■ Visual spatial reasoning items ■
== == ==
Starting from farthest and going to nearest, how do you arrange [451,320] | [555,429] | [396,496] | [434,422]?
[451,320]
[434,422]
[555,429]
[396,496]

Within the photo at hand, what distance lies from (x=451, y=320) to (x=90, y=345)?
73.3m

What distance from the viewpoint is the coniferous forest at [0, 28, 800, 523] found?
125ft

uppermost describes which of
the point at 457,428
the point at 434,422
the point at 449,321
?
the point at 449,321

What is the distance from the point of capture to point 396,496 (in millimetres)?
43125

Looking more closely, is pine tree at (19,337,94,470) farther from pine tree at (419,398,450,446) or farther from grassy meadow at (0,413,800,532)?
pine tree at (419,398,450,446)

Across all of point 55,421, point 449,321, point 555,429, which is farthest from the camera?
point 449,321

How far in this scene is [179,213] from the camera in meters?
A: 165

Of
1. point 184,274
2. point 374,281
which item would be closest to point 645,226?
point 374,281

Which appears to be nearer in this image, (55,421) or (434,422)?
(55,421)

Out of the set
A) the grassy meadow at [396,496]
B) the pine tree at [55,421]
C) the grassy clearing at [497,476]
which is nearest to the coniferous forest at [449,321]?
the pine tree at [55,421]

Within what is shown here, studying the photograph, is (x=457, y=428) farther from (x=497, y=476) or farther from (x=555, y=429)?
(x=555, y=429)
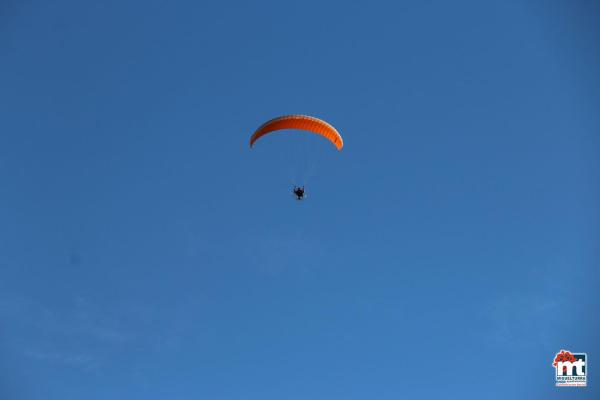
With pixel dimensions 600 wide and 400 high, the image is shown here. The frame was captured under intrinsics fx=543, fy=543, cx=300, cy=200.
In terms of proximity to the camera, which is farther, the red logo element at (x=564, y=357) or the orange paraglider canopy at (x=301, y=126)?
the red logo element at (x=564, y=357)

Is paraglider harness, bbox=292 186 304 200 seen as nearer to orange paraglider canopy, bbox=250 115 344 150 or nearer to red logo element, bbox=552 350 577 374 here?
orange paraglider canopy, bbox=250 115 344 150

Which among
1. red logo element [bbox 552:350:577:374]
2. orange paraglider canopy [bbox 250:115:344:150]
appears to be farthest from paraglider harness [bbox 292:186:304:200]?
red logo element [bbox 552:350:577:374]

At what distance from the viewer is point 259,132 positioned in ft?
137

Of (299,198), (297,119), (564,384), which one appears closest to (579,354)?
(564,384)

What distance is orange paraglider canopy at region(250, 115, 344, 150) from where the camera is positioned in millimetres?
40719

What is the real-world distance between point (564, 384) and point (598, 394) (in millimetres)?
48242

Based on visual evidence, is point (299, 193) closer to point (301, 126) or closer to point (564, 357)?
point (301, 126)

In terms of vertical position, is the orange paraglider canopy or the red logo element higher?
the orange paraglider canopy

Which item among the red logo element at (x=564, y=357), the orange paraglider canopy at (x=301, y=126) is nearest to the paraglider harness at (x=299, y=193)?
the orange paraglider canopy at (x=301, y=126)

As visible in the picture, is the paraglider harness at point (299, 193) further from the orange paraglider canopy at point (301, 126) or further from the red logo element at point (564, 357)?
the red logo element at point (564, 357)

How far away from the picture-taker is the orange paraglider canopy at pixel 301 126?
1603 inches

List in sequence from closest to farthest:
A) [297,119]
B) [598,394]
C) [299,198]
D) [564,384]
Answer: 1. [297,119]
2. [299,198]
3. [564,384]
4. [598,394]

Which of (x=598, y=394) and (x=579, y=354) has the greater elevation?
(x=598, y=394)

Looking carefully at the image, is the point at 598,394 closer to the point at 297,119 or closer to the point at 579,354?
the point at 579,354
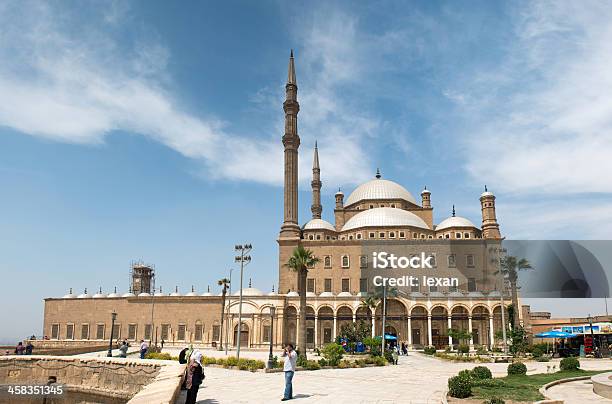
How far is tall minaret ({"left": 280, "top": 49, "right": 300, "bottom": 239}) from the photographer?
53219 millimetres

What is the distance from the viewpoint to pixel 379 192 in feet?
216

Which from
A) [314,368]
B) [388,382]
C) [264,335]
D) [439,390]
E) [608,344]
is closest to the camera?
[439,390]

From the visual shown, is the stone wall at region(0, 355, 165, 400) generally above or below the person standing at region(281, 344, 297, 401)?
below

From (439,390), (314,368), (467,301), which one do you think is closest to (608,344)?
(467,301)

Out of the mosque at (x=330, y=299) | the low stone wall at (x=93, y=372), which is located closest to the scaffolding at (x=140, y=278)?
the mosque at (x=330, y=299)

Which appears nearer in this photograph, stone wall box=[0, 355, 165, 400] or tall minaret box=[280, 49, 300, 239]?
stone wall box=[0, 355, 165, 400]

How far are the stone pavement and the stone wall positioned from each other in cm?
1117

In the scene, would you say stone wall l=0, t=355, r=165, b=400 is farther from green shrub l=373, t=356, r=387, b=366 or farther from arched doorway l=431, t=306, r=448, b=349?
arched doorway l=431, t=306, r=448, b=349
== == ==
■ GIVEN EXERCISE ■
Copy the material above in full and exactly, skipping pictures.

■ RESPONSE TO THIS EXERCISE ■
Starting from farthest and going to nearest, how do you arrange [451,320] | [555,429] | [396,496] | [434,422]?
[451,320]
[434,422]
[555,429]
[396,496]

Within the photo at hand, what distance lies from (x=451, y=320) to (x=90, y=345)?
73.3m

What distance from the viewpoint is the coniferous forest at [0, 28, 800, 523] found?
125ft

uppermost describes which of
the point at 457,428
the point at 434,422
the point at 449,321
?
the point at 449,321

What is the distance from the point of capture to point 396,496 (in millimetres)?
43125

Looking more closely, is pine tree at (19,337,94,470) farther from pine tree at (419,398,450,446) or farther from grassy meadow at (0,413,800,532)?
pine tree at (419,398,450,446)

Across all of point 55,421, point 449,321, point 555,429, which is farthest from the camera?
point 449,321

How far in this scene is [179,213] from the camera in meters?
A: 165

Of
1. point 184,274
2. point 374,281
which item would be closest to point 645,226?
point 374,281

Which appears to be nearer in this image, (55,421) or (434,422)?
(55,421)

Out of the set
A) the grassy meadow at [396,496]
B) the pine tree at [55,421]
C) the grassy clearing at [497,476]
which is nearest to the coniferous forest at [449,321]?
the pine tree at [55,421]

Within what is shown here, studying the photograph, is (x=457, y=428) farther from (x=497, y=476) or farther from (x=555, y=429)?
(x=555, y=429)
With pixel dimensions 600 wide and 400 high, the image is shown here. The frame was captured under intrinsics fx=543, fy=543, cx=300, cy=200.
In terms of proximity to the camera, which is farther, the red logo element at (x=564, y=357) or the orange paraglider canopy at (x=301, y=126)?
the red logo element at (x=564, y=357)

Is paraglider harness, bbox=292 186 304 200 seen as nearer to orange paraglider canopy, bbox=250 115 344 150 or nearer to red logo element, bbox=552 350 577 374 here?
orange paraglider canopy, bbox=250 115 344 150

Which among
1. red logo element [bbox 552:350:577:374]
2. orange paraglider canopy [bbox 250:115:344:150]
appears to be farthest from paraglider harness [bbox 292:186:304:200]?
red logo element [bbox 552:350:577:374]

At what distance from the viewer is point 259,132 positioned in ft?
137

Of (299,198), (297,119), (564,384), which one appears closest to (579,354)?
(564,384)

What distance is orange paraglider canopy at region(250, 115, 344, 150) from where the camera is positioned in millimetres?
40719

What is the real-world distance between point (564, 384) and point (598, 394) (in millimetres)?
48242

Based on visual evidence, is point (299, 193) closer to point (301, 126) or closer to point (564, 357)?
point (301, 126)

In terms of vertical position, is the orange paraglider canopy or the red logo element higher?
the orange paraglider canopy

Which item among the red logo element at (x=564, y=357), the orange paraglider canopy at (x=301, y=126) is nearest to the paraglider harness at (x=299, y=193)?
the orange paraglider canopy at (x=301, y=126)

As visible in the picture, is the paraglider harness at point (299, 193) further from the orange paraglider canopy at point (301, 126) or further from the red logo element at point (564, 357)?
the red logo element at point (564, 357)

How far away from the picture-taker is the orange paraglider canopy at pixel 301 126?
1603 inches

List in sequence from closest to farthest:
A) [297,119]
B) [598,394]
C) [299,198]
D) [564,384]
Answer: 1. [297,119]
2. [299,198]
3. [564,384]
4. [598,394]

Which of (x=598, y=394) and (x=579, y=354) has the greater elevation?
(x=598, y=394)

Looking carefully at the image, is the point at 598,394 closer to the point at 297,119 or closer to the point at 579,354?
the point at 579,354
How far is tall minaret ({"left": 280, "top": 49, "right": 300, "bottom": 239}) from the photographer?
53219 millimetres

What is the distance from the viewpoint to pixel 379 192 in feet?
216

Which from
A) [314,368]
B) [388,382]
C) [264,335]
D) [439,390]
E) [608,344]
is closest to the camera?
[439,390]

From the visual shown, is the stone wall at region(0, 355, 165, 400) generally above or below the person standing at region(281, 344, 297, 401)?
below

From (439,390), (314,368), (467,301), which one do you think is closest to (608,344)?
(467,301)

Out of the mosque at (x=330, y=299) | the low stone wall at (x=93, y=372), which is located closest to the scaffolding at (x=140, y=278)?
the mosque at (x=330, y=299)

Which appears nearer in this photograph, stone wall box=[0, 355, 165, 400] or tall minaret box=[280, 49, 300, 239]?
stone wall box=[0, 355, 165, 400]

How far are the stone pavement and the stone wall positioned from each other in cm?
1117

In the scene, would you say stone wall l=0, t=355, r=165, b=400 is farther from green shrub l=373, t=356, r=387, b=366 or farther from arched doorway l=431, t=306, r=448, b=349?
arched doorway l=431, t=306, r=448, b=349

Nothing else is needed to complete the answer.